Leaderboard Submission Policy¶
Leaderboards are accepted only as summaries of reproducible benchmark runs. A submitted rank is not a universal estimator ranking.
Required Materials¶
A leaderboard submission must include:
- the manifest or packaged suite name;
- the
lrdbenchversion or Git commit; - the output contract version;
manifest/environment.json;artefacts/artefact_index.csv;tables/leaderboard.csv;- raw metric exports under
raw/; - confirmation that
lrdbench validate-output <run_root>passed.
Eligible Runs¶
Use tracked public suites for comparable public submissions:
public_small_*for quick checks;public_medium_*for comparable public benchmark submissions.
Custom manifests are welcome for discussion, but they should be labelled as custom and should not be mixed with canonical public-suite leaderboards.
Estimator Requirements¶
Each estimator must declare:
- name and version;
- family;
- target estimand;
- assumptions;
- parameter settings;
- uncertainty behavior;
- known failure modes.
Third-party estimators should link to implementation code and tests.

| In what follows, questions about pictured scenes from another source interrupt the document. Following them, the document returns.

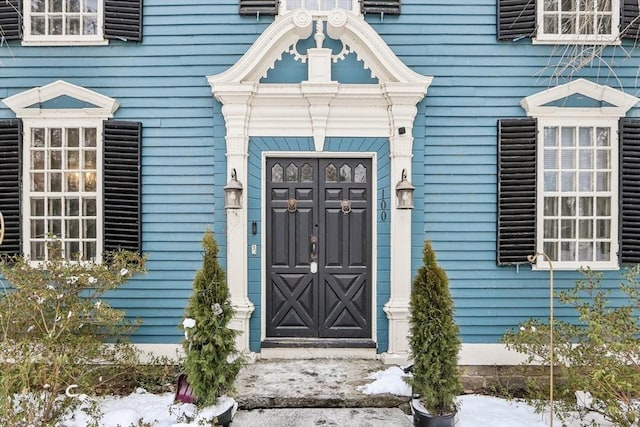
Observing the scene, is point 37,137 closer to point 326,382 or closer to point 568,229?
point 326,382

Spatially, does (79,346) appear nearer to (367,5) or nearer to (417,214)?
(417,214)

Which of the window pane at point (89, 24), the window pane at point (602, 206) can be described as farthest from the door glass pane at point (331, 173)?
the window pane at point (89, 24)

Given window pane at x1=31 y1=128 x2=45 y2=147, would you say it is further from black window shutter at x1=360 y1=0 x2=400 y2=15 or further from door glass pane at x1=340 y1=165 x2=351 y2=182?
black window shutter at x1=360 y1=0 x2=400 y2=15

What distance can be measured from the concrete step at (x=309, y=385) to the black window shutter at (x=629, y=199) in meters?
2.93

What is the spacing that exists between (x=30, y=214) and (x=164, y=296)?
1721 millimetres

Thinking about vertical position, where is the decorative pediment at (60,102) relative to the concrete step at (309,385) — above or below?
above

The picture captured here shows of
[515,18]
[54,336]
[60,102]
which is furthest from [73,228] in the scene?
[515,18]

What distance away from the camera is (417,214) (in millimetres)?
4609

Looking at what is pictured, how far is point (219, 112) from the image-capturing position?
4598 millimetres

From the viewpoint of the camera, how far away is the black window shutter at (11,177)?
4547 millimetres

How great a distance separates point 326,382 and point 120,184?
9.80 ft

Invalid estimates, missing uncertainty, and warnings must remain visible in exported outputs.
Interpretation Rules¶
- Report component metrics alongside composite ranks.
- Do not compare estimators that target incompatible estimands unless the manifest explicitly defines the comparison.

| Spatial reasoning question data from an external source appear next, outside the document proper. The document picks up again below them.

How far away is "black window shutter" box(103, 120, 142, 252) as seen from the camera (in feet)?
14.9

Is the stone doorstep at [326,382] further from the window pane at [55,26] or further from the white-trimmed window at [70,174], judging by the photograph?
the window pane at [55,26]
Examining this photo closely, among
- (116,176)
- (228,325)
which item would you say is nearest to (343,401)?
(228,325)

- Do not use observational-mode leaderboards as evidence of ground-truth accuracy.
- Treat stress-test leaderboards as robustness summaries for declared contaminations only.

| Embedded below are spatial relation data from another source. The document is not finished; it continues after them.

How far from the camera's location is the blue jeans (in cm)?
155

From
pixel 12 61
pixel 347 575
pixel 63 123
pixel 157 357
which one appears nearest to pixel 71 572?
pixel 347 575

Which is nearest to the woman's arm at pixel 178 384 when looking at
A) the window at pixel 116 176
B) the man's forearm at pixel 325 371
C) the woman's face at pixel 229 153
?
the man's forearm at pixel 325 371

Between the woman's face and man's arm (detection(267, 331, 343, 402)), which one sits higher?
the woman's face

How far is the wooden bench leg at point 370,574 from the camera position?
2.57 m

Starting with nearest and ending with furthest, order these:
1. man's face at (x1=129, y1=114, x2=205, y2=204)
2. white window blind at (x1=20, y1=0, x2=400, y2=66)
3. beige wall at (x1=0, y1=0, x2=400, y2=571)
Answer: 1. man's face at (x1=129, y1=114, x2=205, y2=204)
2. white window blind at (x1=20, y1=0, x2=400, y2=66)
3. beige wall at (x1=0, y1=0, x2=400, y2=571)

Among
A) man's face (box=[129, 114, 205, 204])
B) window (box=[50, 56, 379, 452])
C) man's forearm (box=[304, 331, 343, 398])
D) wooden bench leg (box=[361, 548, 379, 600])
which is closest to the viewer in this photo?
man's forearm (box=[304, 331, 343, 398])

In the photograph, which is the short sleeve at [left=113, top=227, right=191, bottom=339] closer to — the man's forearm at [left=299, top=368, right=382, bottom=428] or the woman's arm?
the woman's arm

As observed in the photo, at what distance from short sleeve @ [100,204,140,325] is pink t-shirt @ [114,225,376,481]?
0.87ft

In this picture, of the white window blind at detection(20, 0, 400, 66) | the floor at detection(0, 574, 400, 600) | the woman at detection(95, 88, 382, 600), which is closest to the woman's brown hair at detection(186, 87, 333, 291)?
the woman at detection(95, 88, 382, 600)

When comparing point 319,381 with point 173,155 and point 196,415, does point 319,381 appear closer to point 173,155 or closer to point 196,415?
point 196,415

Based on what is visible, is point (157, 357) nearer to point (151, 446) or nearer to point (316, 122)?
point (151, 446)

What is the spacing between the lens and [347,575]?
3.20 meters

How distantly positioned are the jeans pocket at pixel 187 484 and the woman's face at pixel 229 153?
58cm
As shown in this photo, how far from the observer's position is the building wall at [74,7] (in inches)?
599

- Include failure and missing-output rates when reporting results.
Review Criteria¶
Submissions may be rejected or marked non-comparable when:
- required artefacts are missing;
- the output contract check fails;
- estimator metadata is incomplete;
- a custom manifest is presented as a canonical public-suite result;
- interpretation claims exceed the benchmark mode or metric definitions.